Five years after the passage of Title IX, Seattle University started a women's basketball program, with the hope of building it to see success similar to that enjoyed by the men's basketball team in the previous 25 years. Cathy Benedetto, a local legend as a player and high school coach, was brought in to lead the way, and she came to Seattle U with innovative ideas.
One of those ideas was to set up an exhibition game between her team and the national team of the Soviet Union, which was scheduling a tour of the United States to prepare for the 1980 Olympic Games in Moscow. Using connections she established as a player for the United States national team at the 1967 World University Games and Pan-American Games, she successfully put everything together, including convincing athletic director Ed O'Brien to allow her squad to face the USSR.

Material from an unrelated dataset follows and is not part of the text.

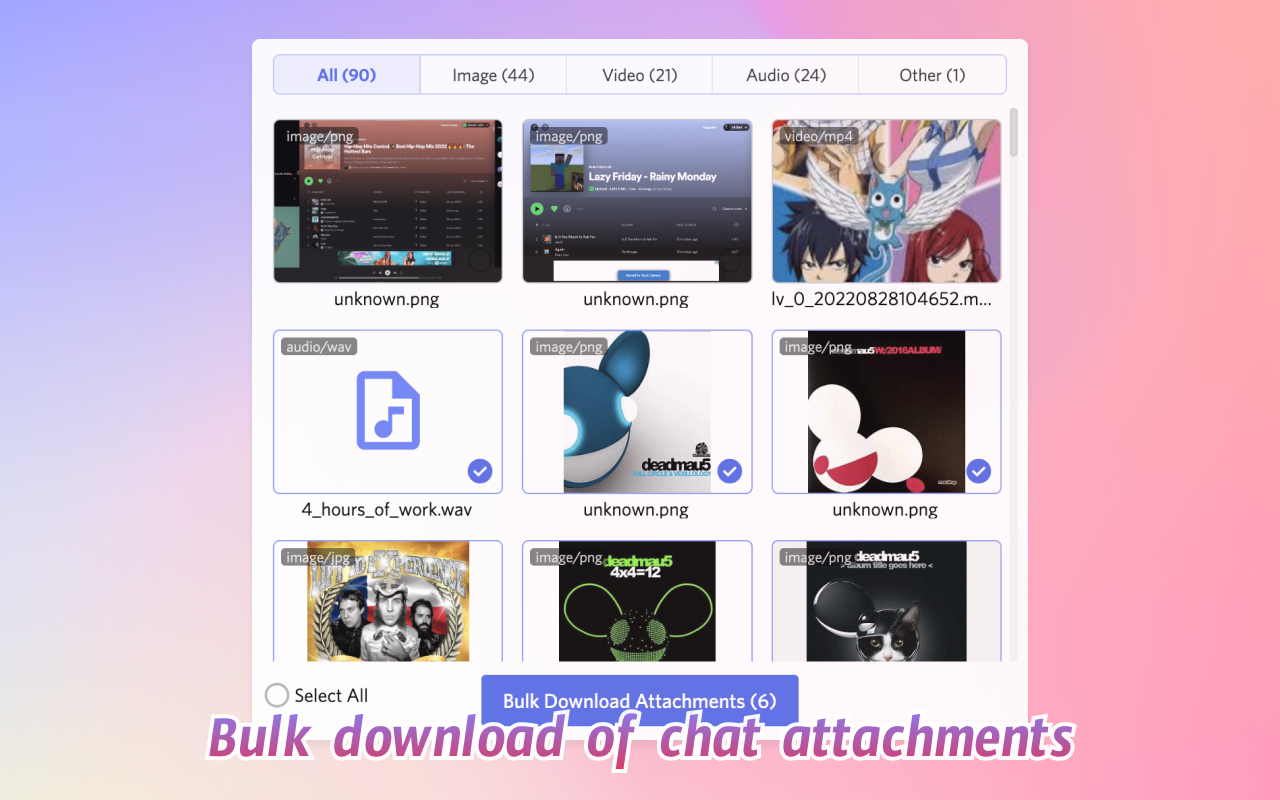 Discord Exporter - Backup discord chat logs截图2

On December 6, 1979, the Seattle University women's basketball team made history. On that night almost 33 years ago, the women took on the Soviet Union national women's basketball team in the Kingdome, at the time setting the record for the highest attended women's basketball game in Washington state history.
Seattle U and the city of Seattle took significant steps to publicize the game. The night before the women's basketball game, the Seattle Supersonics, the defending NBA champions, hosted the Utah Jazz at the Kingdome, and the Seattle U women's basketball team was introduced to the crowd at halftime of that contest.

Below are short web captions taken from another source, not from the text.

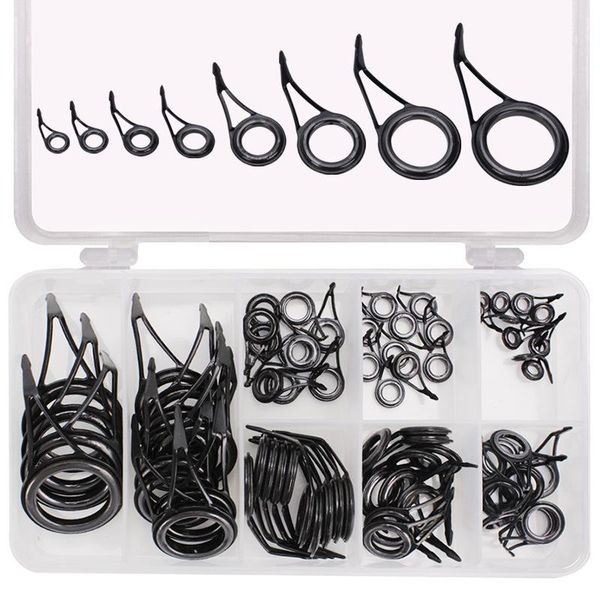 75pcs/set fishing rod guides tip repair kit ceramic ring spinning casting fishing rod guides tackle carp
75pcs/set fishing rod guides tip repair kit ceramic ring spinning casting fishing rod guides tackle carp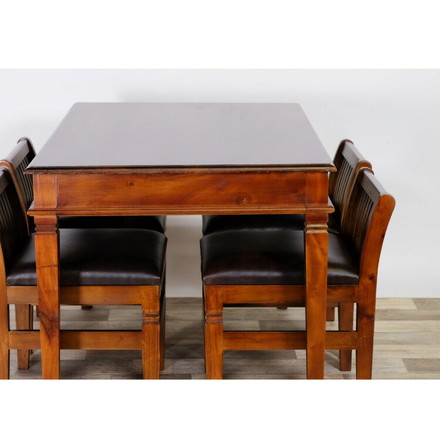 ダイニングテーブル 幅130cm 高級品 北欧 ヴィンテージ 天然木 マホガ二ー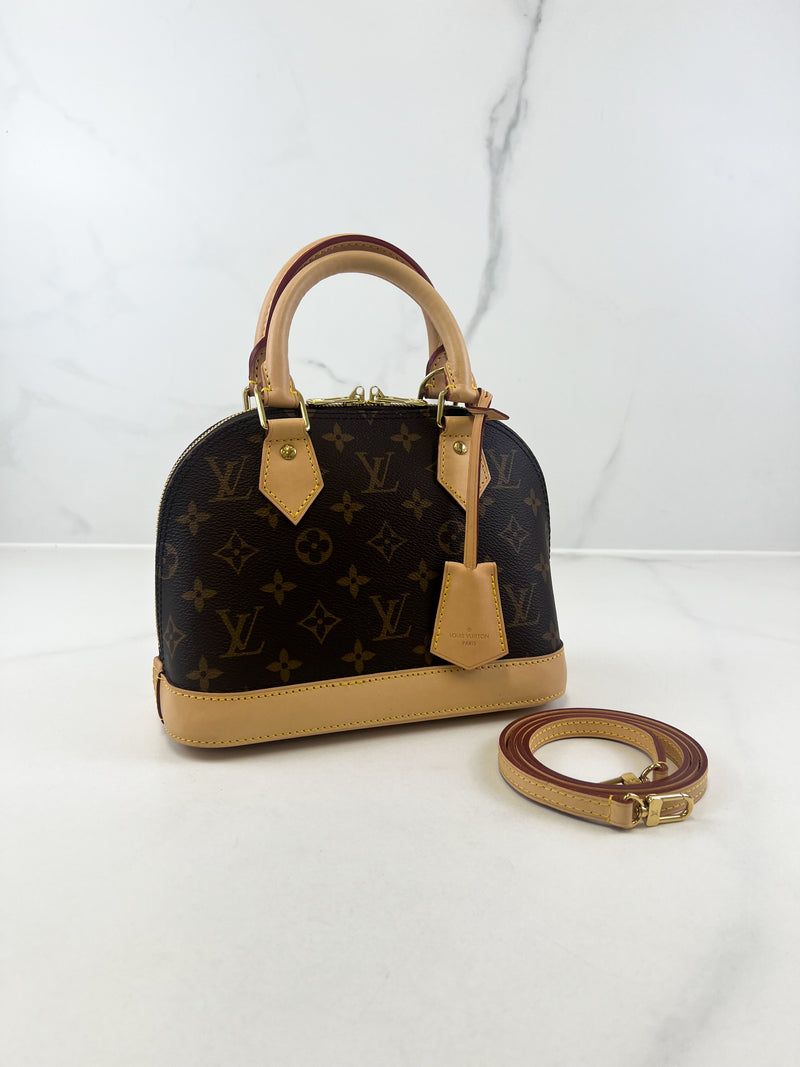 Louis Vuitton Alma BB in Monogram Canvas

Among the then-record crowd estimated at 7,200 was Washington governor Dixy Lee Ray. At the time, that represented the biggest crowd the Russians had drawn on their American tour. The game was being held at the Kingdome because the Seattle Center Coliseum was undergoing renovations at the time.

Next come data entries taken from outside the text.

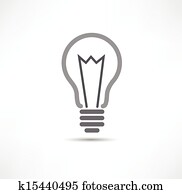 light bulb icon light bulb icon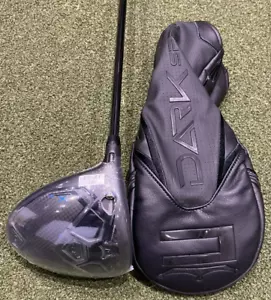 Cobra DarkSpeed X 10.5" Driver With LINQ UST White 6F4 Stiff Shaft Left Hand B/N - Picture 1 of 7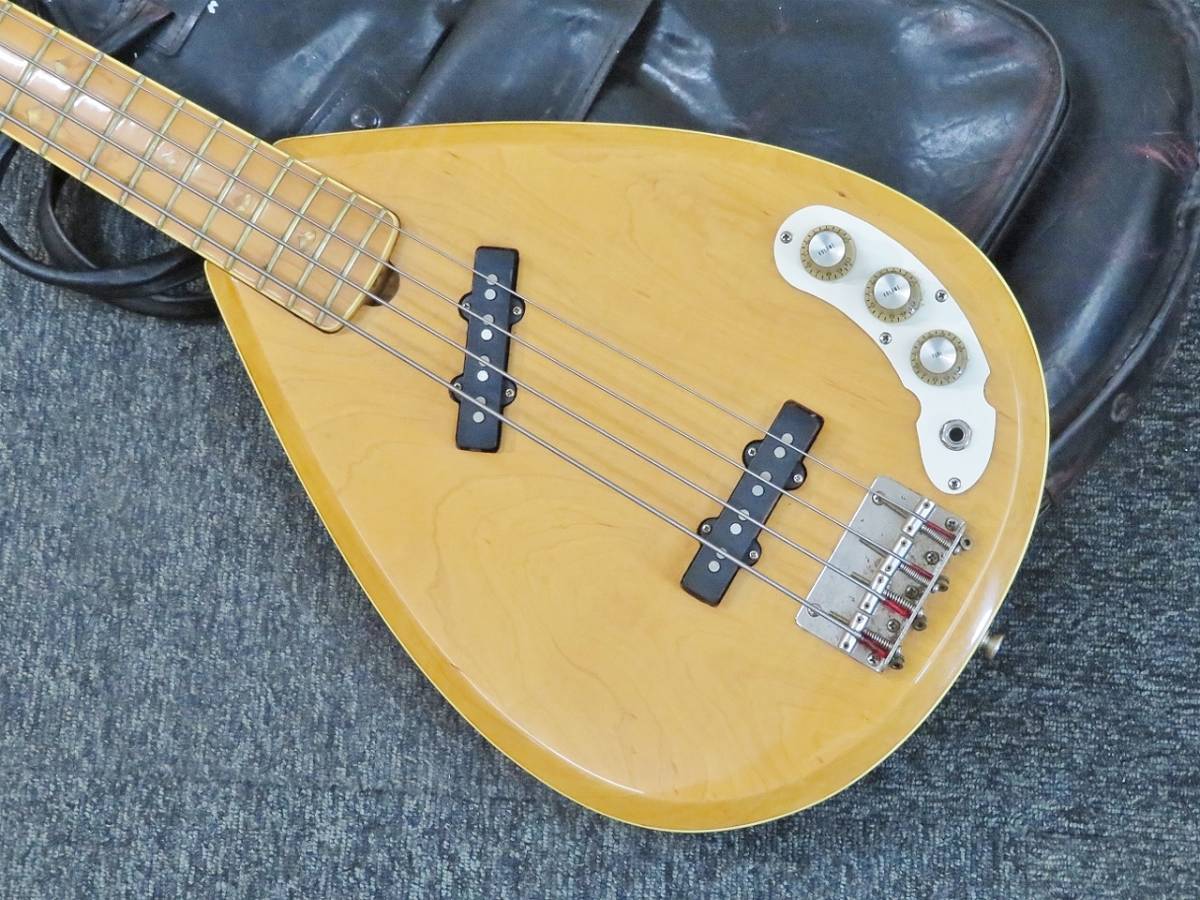フェルナンデス FERNANDES YB-75 矢沢永吉 FYB-70 琵琶ベース 矢沢永吉 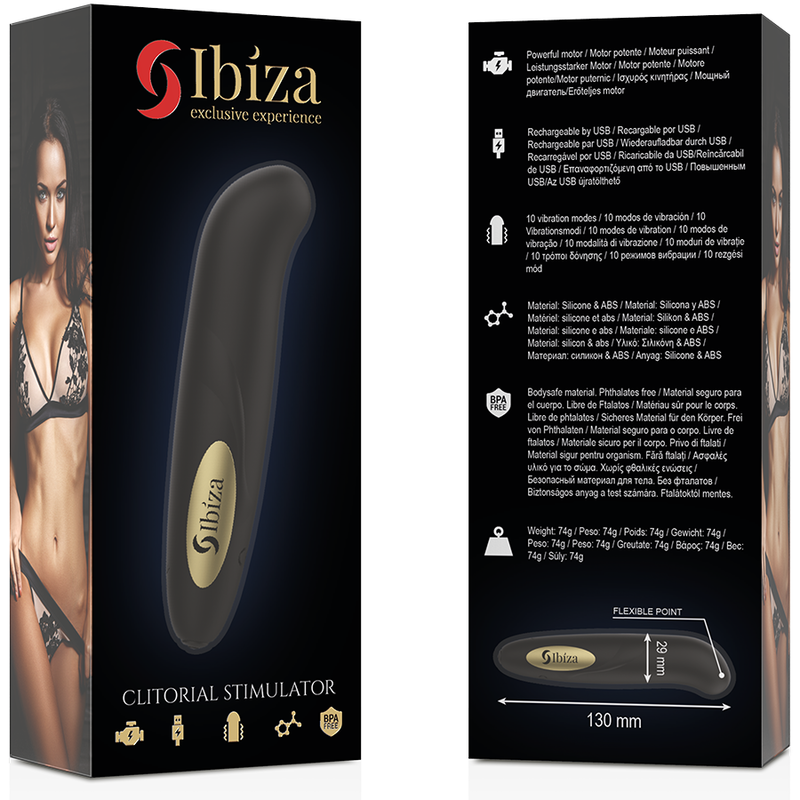 Ibiza - Stimulateur Clitoridien Rechargeable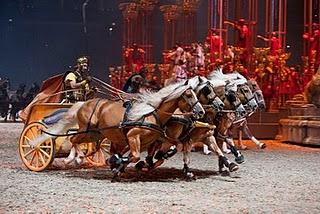 Ben Hur Live, alla Fiera di Roma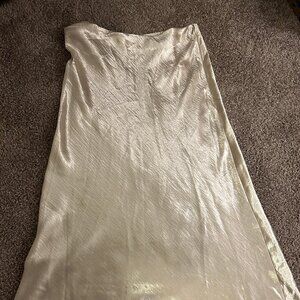 Banana Republic Midi Slip Skirt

The Soviet Union team had a little trouble getting used to the unusual shooting background at the Kingdome, missing its first few field goal attempts as Seattle U took an early 4-0 lead. However, once the Soviets adjusted to the background, they showed why they were considered the best women's basketball team in the world, going on to defeat Seattle U, 135-45.
Seven different Soviets scored 18 points in the contest, including seven-footer Uljana Semenova, who only played a few minutes of each half. C.J. Sealey led the SU women with 15 points, including 11 free throws.
Semenova, the Soviet star who dwarfed almost anyone she came across at the time, was the first non-American woman inducted into the Naismith Basketball Hall of Fame. She was regarded as the best women's basketball player of the 70's and 80's, and belonged to the inaugural class of the Women's Basketball Hall of Fame in 1999.
When the seven-footer was not on the court, the Soviet Union still enjoyed a significant height advantage over Seattle U, with players at 6-5, 6-3, 6-3, 6-1, and 6-0. Seattle U had two players listed at 6-2 (April Lewallen and Debbie Henderson), with Sue Turina coming in at six-foot tall, at least a full foot shorter than Semenova, making for a memorable photo of the opening tip.
A month after the game, The Spectator, Seattle University's student newspaper which was on winter break at the time of the contest, ran a full-page summary of the game that showed pictures of a significant crowd watching the noticeably taller Soviets battle the Chieftains. The page bore the headline "Dome Diplomacy."
The Soviet Union squad would go on to win the gold medal at the 1980 Olympics, while Seattle U advanced to the AIAW playoffs for the third straight year, defeating Oregon State and Eastern Washington before losing to Oregon in the regional finals in front of 4,200 fans, the largest crowd to watch a Region IX tournament championship.
The women's basketball program had succeeded in gaining much-needed publicity as it continued to rise within the Seattle U athletic department. That game against the Soviet Union is definitely one of the benchmarks in the 35-year history of women's basketball at Seattle University.